§ Instructions to follow: Count the lines below that carry the word "where". Answer with that number alone.
───── Records for the exercise ─────
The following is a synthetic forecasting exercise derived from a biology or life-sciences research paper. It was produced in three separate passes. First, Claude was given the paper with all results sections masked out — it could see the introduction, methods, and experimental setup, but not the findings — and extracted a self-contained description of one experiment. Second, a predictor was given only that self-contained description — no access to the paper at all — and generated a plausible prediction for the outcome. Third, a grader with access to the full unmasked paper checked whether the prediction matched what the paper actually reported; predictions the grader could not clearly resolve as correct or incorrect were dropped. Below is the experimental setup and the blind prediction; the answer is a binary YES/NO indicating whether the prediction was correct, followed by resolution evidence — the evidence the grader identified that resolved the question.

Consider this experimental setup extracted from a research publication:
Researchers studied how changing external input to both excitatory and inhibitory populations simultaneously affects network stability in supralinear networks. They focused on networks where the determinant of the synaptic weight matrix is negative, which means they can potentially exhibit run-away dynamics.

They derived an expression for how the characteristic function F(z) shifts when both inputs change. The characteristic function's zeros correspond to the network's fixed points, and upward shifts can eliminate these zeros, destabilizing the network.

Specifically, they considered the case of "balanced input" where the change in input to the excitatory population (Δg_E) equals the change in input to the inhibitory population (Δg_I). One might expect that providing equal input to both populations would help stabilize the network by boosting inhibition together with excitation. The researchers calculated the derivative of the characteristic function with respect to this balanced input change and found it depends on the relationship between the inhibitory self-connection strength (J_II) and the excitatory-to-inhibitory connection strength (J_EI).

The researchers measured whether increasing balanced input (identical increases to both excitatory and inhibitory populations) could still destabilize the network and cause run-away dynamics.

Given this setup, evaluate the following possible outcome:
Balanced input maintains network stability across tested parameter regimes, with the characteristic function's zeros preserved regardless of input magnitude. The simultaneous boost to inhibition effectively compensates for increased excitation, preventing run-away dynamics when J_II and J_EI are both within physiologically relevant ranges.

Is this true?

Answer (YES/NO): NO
─────
§ Result: 2